- PAGE TEXT -
* * *

One more story, about my dad?
We don’t own our family farm anymore, except in memory. Down the road from it is a creek, which floods every spring and even after a heavy rain. The creek runs alongside the railroad bed. When I was a girl, trains still traveled the tracks, but sometime during my adolescence the tracks had been pulled and the railroad bed converted to an unpaved trail wide enough to drive a car on. Along the railroad bed to the east, the creek forms a deep pool where it passes through a culvert under the tracks. My father trapped minnows for fishing in that pool, and one unseasonably cold September day, not too many years before he died, he and my mom drove down the railroad bed to empty the trap.
My dad left my mother sitting in the car and, of all things, balancing her checkbook. She waited and worked, not thinking much about my dad or what he was doing. Suddenly, her car door wrenched open, and she looked up to see him standing there dripping wet! His hair was streaming water into his eyes, and his glasses were missing from his face.
The gravel incline down to the pool had been wet and slippery, and while my mother had been adding and subtracting, my father had lost his footing and fallen into the pool. As Mom was ticking off the boxes in her check register, Dad was dropping through the water, his glasses and shoes disappearing forever into the creek bottom. He had the presence of mind to stay calm and push off when his feet touched bottom, making a lunge for the surface. We Salli kids were horrified when Mom told us the story, realizing the close call. Mother Nature doesn’t mess around. How that man with a heart condition, the octogenarian with hardware in his chest and electronics monitoring him, managed to get out of that cold water without paying the price of a cardiac event is a mystery.

* * *

- ENTRIES PROVIDED -

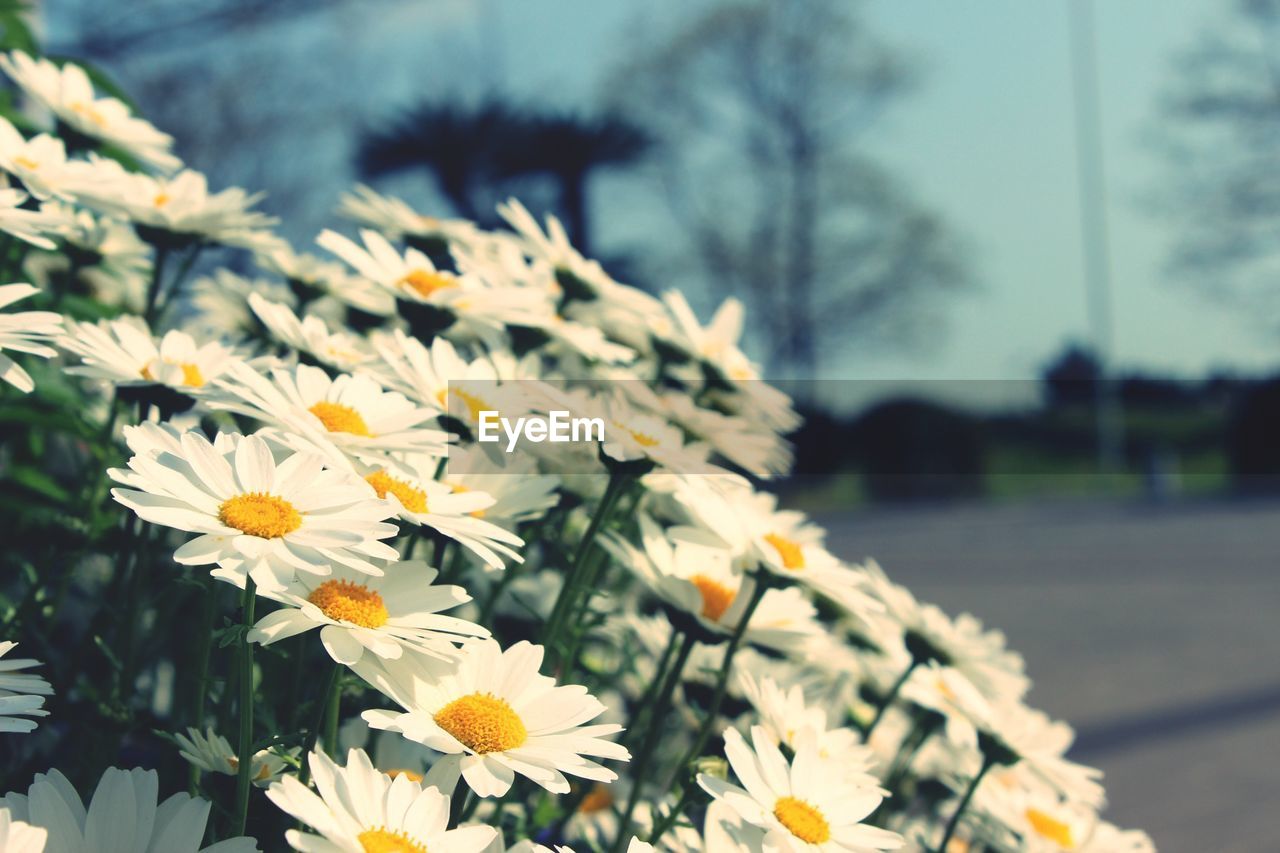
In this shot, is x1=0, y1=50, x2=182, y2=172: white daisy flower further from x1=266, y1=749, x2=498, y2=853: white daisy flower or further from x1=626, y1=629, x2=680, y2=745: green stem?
x1=266, y1=749, x2=498, y2=853: white daisy flower

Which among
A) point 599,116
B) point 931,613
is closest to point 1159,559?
point 599,116

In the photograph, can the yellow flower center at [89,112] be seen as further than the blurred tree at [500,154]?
No

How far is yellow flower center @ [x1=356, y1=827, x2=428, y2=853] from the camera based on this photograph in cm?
66

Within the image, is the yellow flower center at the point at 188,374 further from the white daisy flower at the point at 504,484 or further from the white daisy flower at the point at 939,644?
the white daisy flower at the point at 939,644

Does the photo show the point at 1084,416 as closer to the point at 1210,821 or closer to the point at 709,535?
the point at 1210,821

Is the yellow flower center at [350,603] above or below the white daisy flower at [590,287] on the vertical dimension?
below

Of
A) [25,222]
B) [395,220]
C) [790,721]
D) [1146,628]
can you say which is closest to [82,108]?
[395,220]

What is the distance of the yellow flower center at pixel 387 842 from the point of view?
0.66 meters

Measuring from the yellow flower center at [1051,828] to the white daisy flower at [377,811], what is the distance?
2.39 feet

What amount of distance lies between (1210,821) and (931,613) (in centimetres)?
329

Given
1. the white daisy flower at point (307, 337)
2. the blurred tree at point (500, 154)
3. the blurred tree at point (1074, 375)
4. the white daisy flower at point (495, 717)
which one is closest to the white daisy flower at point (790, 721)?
the white daisy flower at point (495, 717)

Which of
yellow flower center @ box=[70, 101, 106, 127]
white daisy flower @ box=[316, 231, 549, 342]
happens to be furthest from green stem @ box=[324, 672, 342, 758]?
yellow flower center @ box=[70, 101, 106, 127]

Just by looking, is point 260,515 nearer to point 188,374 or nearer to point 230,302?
point 188,374

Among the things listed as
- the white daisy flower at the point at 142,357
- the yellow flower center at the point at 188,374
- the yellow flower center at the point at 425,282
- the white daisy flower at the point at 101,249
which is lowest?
the yellow flower center at the point at 188,374
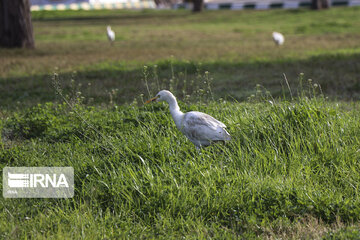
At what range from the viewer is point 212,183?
15.0ft

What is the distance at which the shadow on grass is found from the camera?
30.7ft

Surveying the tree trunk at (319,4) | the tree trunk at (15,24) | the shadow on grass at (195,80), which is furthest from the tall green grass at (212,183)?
the tree trunk at (319,4)

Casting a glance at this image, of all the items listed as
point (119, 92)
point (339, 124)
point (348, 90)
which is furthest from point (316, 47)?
point (339, 124)

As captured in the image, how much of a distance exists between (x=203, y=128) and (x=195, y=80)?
18.0 ft

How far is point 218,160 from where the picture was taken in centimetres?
513

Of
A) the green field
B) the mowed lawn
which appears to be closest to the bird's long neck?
the green field

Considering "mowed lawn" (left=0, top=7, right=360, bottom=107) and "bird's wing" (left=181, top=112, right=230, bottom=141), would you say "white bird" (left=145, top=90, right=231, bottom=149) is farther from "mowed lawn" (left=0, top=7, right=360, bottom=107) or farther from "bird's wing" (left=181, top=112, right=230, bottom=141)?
"mowed lawn" (left=0, top=7, right=360, bottom=107)

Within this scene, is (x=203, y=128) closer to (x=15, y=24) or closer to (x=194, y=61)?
(x=194, y=61)

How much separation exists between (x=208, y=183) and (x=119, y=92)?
567 centimetres

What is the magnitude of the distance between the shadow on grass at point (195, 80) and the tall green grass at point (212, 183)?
273cm

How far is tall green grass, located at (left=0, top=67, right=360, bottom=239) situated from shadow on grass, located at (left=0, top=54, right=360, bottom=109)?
2.73 meters

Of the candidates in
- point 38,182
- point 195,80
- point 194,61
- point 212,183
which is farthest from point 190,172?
point 194,61

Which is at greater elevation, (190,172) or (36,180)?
(190,172)

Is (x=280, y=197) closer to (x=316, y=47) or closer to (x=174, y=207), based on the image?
(x=174, y=207)
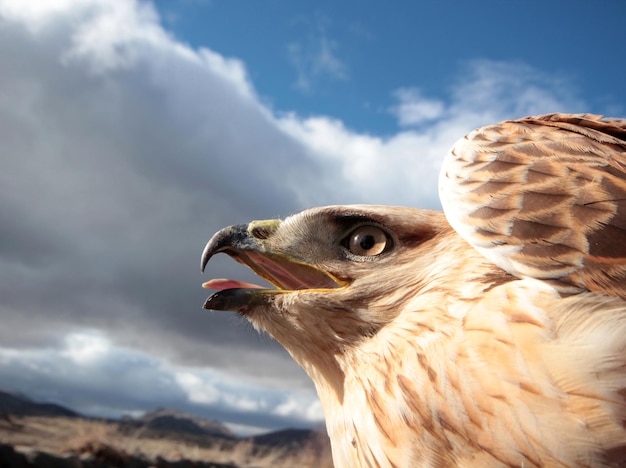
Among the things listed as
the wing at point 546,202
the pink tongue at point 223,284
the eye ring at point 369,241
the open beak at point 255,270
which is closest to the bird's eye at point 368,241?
the eye ring at point 369,241

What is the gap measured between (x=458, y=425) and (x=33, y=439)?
22.0 meters

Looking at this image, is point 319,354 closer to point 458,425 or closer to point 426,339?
point 426,339

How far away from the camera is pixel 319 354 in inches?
112

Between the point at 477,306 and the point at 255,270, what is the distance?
1.35 metres

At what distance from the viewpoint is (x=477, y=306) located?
223cm

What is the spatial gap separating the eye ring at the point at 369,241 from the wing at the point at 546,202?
1.34 ft

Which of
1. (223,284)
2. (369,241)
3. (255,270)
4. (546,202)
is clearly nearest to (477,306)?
(546,202)

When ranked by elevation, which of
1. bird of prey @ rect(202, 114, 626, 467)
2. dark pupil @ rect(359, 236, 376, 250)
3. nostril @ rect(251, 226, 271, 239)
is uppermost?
nostril @ rect(251, 226, 271, 239)

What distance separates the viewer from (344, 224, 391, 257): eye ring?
285cm

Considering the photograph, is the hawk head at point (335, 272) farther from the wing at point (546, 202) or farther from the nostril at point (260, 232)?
the wing at point (546, 202)

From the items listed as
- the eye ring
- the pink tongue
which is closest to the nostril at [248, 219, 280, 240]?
the pink tongue

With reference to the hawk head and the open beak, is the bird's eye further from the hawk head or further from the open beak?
the open beak

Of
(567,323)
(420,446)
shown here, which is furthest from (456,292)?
(420,446)

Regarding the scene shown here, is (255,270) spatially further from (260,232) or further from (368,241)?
(368,241)
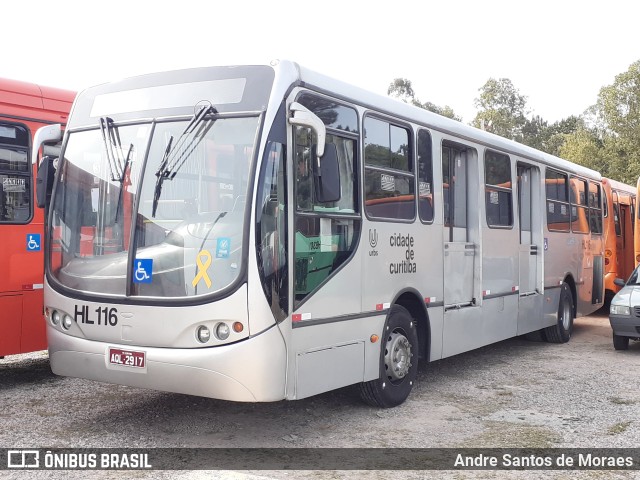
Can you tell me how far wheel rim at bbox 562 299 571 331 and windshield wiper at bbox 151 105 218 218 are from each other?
813 centimetres

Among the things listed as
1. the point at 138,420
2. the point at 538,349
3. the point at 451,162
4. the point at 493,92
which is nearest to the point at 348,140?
the point at 451,162

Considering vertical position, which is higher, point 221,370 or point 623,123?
point 623,123

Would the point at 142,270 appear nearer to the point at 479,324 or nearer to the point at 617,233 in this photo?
the point at 479,324

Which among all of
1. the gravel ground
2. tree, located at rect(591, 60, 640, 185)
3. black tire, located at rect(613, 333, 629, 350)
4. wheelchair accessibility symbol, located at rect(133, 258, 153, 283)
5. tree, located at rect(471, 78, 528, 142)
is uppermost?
tree, located at rect(471, 78, 528, 142)

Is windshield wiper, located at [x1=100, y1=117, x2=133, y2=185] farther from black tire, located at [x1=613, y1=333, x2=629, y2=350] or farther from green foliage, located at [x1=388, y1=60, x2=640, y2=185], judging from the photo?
green foliage, located at [x1=388, y1=60, x2=640, y2=185]

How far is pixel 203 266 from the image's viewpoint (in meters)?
5.45

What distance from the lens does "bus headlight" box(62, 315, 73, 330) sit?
606 cm

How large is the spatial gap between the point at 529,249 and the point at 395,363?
433 centimetres

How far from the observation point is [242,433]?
6297 millimetres

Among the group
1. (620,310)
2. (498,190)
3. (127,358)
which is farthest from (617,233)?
(127,358)

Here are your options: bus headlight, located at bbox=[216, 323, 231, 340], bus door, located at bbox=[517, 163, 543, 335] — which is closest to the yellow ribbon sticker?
bus headlight, located at bbox=[216, 323, 231, 340]

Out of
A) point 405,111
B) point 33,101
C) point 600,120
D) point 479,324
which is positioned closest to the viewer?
point 405,111

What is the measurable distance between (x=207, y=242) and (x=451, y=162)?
4.06 meters

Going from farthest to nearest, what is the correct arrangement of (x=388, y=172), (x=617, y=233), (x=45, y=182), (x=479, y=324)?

* * *

- EXERCISE SET -
1. Rewrite the story about the father's fall into the creek, starting at "We don’t own" and ending at "empty the trap.", and change "September" to "October".
2. Summarize the story about the father's fall into the creek in two sentences.
3. Continue the story about the father's fall into the creek from its final sentence.
The listing has no connection to the story about the father's fall into the creek.

- ANSWERS TO THE TASKS -
1.
We don’t own our family farm anymore, except in memory. Down the road from it is a creek, which floods every spring and even after a heavy rain. The creek runs alongside the railroad bed. When I was a girl, trains still traveled the tracks, but sometime during my adolescence the tracks had been pulled and the railroad bed converted to an unpaved trail wide enough to drive a car on. Along the railroad bed to the east, the creek forms a deep pool where it passes through a culvert under the tracks. My father trapped minnows for fishing in that pool, and one unseasonably cold October day, not too many years before he died, he and my mom drove down the railroad bed to empty the trap.

2. One cold September day, the narrator's father drove with the narrator's mother to empty his minnow trap in a creek pool near the family's former farm, leaving her in the car balancing her checkbook. He slipped on the wet gravel into the pool and lost his glasses and shoes, but he stayed calm, pushed off the bottom and came back to the car dripping wet, escaping without a cardiac event despite his age and heart condition.

3.
I don’t mean to be neglecting my mother.
She and my father were proverbial peas in a pod, quiet holders of hands. At the end of his life, my dad knew he was failing. One day, talking with my mom about how her life would be after he was gone, he said he would come back for her—he would look for a place for them on the water. When Mom told me that, I found it touching that he’d said such a romantic thing. I was also surprised. My farm boy father—who loved every inch of his land, every acre he had planted—wanted a place on the water? There was no reason to be surprised, of course. All I had to do was remember how much my father loved a good flood, how drawn he was to the power of water.
I miss that pragmatic, intelligent farm boy. Even more, I miss my father and mother together. Having watched Mom navigate life without him, these years since my father passed, it floods me with emotion to wish them together again, and that too is a good flood, to think of them without the burdens of age and infirmity. I can see them—sitting together again every evening, her small hand in his, no need between them for talk, no need but to watch the shadows drift over the water.